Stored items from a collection
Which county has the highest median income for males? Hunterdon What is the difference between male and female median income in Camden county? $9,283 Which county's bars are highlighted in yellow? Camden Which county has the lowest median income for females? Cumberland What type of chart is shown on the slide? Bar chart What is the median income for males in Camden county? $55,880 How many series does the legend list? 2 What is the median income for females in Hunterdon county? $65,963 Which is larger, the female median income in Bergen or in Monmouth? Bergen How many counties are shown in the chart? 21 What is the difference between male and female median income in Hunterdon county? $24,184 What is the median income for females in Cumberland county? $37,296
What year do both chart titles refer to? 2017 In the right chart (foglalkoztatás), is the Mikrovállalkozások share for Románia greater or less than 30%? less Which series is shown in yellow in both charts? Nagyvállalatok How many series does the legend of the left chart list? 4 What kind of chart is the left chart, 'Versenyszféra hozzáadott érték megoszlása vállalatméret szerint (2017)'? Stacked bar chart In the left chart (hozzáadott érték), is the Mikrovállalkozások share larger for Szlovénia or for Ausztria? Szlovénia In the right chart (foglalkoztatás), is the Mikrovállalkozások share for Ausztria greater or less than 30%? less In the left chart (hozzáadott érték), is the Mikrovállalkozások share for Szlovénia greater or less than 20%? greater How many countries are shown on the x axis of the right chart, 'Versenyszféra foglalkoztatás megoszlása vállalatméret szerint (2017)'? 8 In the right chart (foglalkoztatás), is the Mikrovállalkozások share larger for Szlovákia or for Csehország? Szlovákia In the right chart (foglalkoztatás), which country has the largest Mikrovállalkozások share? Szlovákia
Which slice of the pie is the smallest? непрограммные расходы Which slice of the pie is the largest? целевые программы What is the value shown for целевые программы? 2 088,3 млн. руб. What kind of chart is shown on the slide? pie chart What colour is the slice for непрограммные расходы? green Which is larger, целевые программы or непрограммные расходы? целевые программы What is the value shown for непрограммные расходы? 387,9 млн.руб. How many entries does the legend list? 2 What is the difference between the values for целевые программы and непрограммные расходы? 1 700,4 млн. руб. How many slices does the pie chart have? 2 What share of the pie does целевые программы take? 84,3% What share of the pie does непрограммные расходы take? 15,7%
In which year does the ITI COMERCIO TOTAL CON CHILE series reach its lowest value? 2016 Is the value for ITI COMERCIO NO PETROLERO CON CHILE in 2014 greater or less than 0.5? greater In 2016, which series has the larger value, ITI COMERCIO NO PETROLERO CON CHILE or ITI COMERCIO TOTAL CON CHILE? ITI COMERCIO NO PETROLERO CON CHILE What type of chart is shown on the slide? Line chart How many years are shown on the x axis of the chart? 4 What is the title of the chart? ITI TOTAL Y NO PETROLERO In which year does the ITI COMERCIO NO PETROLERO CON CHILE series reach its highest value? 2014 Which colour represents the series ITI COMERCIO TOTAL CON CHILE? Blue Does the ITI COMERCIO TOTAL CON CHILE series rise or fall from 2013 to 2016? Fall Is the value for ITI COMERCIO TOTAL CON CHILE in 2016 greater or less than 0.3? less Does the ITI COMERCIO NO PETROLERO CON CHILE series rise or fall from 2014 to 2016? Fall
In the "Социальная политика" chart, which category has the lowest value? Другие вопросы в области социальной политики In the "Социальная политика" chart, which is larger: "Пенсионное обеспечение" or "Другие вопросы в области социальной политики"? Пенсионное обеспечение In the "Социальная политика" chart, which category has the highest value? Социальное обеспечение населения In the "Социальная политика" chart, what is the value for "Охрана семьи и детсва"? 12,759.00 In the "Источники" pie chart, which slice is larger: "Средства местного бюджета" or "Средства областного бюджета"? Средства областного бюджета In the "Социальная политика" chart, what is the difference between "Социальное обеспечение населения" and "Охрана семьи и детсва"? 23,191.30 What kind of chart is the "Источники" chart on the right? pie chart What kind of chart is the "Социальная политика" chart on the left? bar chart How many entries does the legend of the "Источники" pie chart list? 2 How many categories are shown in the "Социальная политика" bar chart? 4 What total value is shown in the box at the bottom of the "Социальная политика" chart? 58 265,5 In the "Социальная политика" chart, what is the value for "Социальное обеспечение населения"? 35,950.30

WORK REQUEST
Rewrite the records with "county" swapped for "district" wherever it occurs, changing nothing else.

ANSWER SPACE
Which district has the highest median income for males? Hunterdon What is the difference between male and female median income in Camden district? $9,283 Which district's bars are highlighted in yellow? Camden Which district has the lowest median income for females? Cumberland What type of chart is shown on the slide? Bar chart What is the median income for males in Camden district? $55,880 How many series does the legend list? 2 What is the median income for females in Hunterdon district? $65,963 Which is larger, the female median income in Bergen or in Monmouth? Bergen How many counties are shown in the chart? 21 What is the difference between male and female median income in Hunterdon district? $24,184 What is the median income for females in Cumberland district? $37,296
What year do both chart titles refer to? 2017 In the right chart (foglalkoztatás), is the Mikrovállalkozások share for Románia greater or less than 30%? less Which series is shown in yellow in both charts? Nagyvállalatok How many series does the legend of the left chart list? 4 What kind of chart is the left chart, 'Versenyszféra hozzáadott érték megoszlása vállalatméret szerint (2017)'? Stacked bar chart In the left chart (hozzáadott érték), is the Mikrovállalkozások share larger for Szlovénia or for Ausztria? Szlovénia In the right chart (foglalkoztatás), is the Mikrovállalkozások share for Ausztria greater or less than 30%? less In the left chart (hozzáadott érték), is the Mikrovállalkozások share for Szlovénia greater or less than 20%? greater How many countries are shown on the x axis of the right chart, 'Versenyszféra foglalkoztatás megoszlása vállalatméret szerint (2017)'? 8 In the right chart (foglalkoztatás), is the Mikrovállalkozások share larger for Szlovákia or for Csehország? Szlovákia In the right chart (foglalkoztatás), which country has the largest Mikrovállalkozások share? Szlovákia
Which slice of the pie is the smallest? непрограммные расходы Which slice of the pie is the largest? целевые программы What is the value shown for целевые программы? 2 088,3 млн. руб. What kind of chart is shown on the slide? pie chart What colour is the slice for непрограммные расходы? green Which is larger, целевые программы or непрограммные расходы? целевые программы What is the value shown for непрограммные расходы? 387,9 млн.руб. How many entries does the legend list? 2 What is the difference between the values for целевые программы and непрограммные расходы? 1 700,4 млн. руб. How many slices does the pie chart have? 2 What share of the pie does целевые программы take? 84,3% What share of the pie does непрограммные расходы take? 15,7%
In which year does the ITI COMERCIO TOTAL CON CHILE series reach its lowest value? 2016 Is the value for ITI COMERCIO NO PETROLERO CON CHILE in 2014 greater or less than 0.5? greater In 2016, which series has the larger value, ITI COMERCIO NO PETROLERO CON CHILE or ITI COMERCIO TOTAL CON CHILE? ITI COMERCIO NO PETROLERO CON CHILE What type of chart is shown on the slide? Line chart How many years are shown on the x axis of the chart? 4 What is the title of the chart? ITI TOTAL Y NO PETROLERO In which year does the ITI COMERCIO NO PETROLERO CON CHILE series reach its highest value? 2014 Which colour represents the series ITI COMERCIO TOTAL CON CHILE? Blue Does the ITI COMERCIO TOTAL CON CHILE series rise or fall from 2013 to 2016? Fall Is the value for ITI COMERCIO TOTAL CON CHILE in 2016 greater or less than 0.3? less Does the ITI COMERCIO NO PETROLERO CON CHILE series rise or fall from 2014 to 2016? Fall
In the "Социальная политика" chart, which category has the lowest value? Другие вопросы в области социальной политики In the "Социальная политика" chart, which is larger: "Пенсионное обеспечение" or "Другие вопросы в области социальной политики"? Пенсионное обеспечение In the "Социальная политика" chart, which category has the highest value? Социальное обеспечение населения In the "Социальная политика" chart, what is the value for "Охрана семьи и детсва"? 12,759.00 In the "Источники" pie chart, which slice is larger: "Средства местного бюджета" or "Средства областного бюджета"? Средства областного бюджета In the "Социальная политика" chart, what is the difference between "Социальное обеспечение населения" and "Охрана семьи и детсва"? 23,191.30 What kind of chart is the "Источники" chart on the right? pie chart What kind of chart is the "Социальная политика" chart on the left? bar chart How many entries does the legend of the "Источники" pie chart list? 2 How many categories are shown in the "Социальная политика" bar chart? 4 What total value is shown in the box at the bottom of the "Социальная политика" chart? 58 265,5 In the "Социальная политика" chart, what is the value for "Социальное обеспечение населения"? 35,950.30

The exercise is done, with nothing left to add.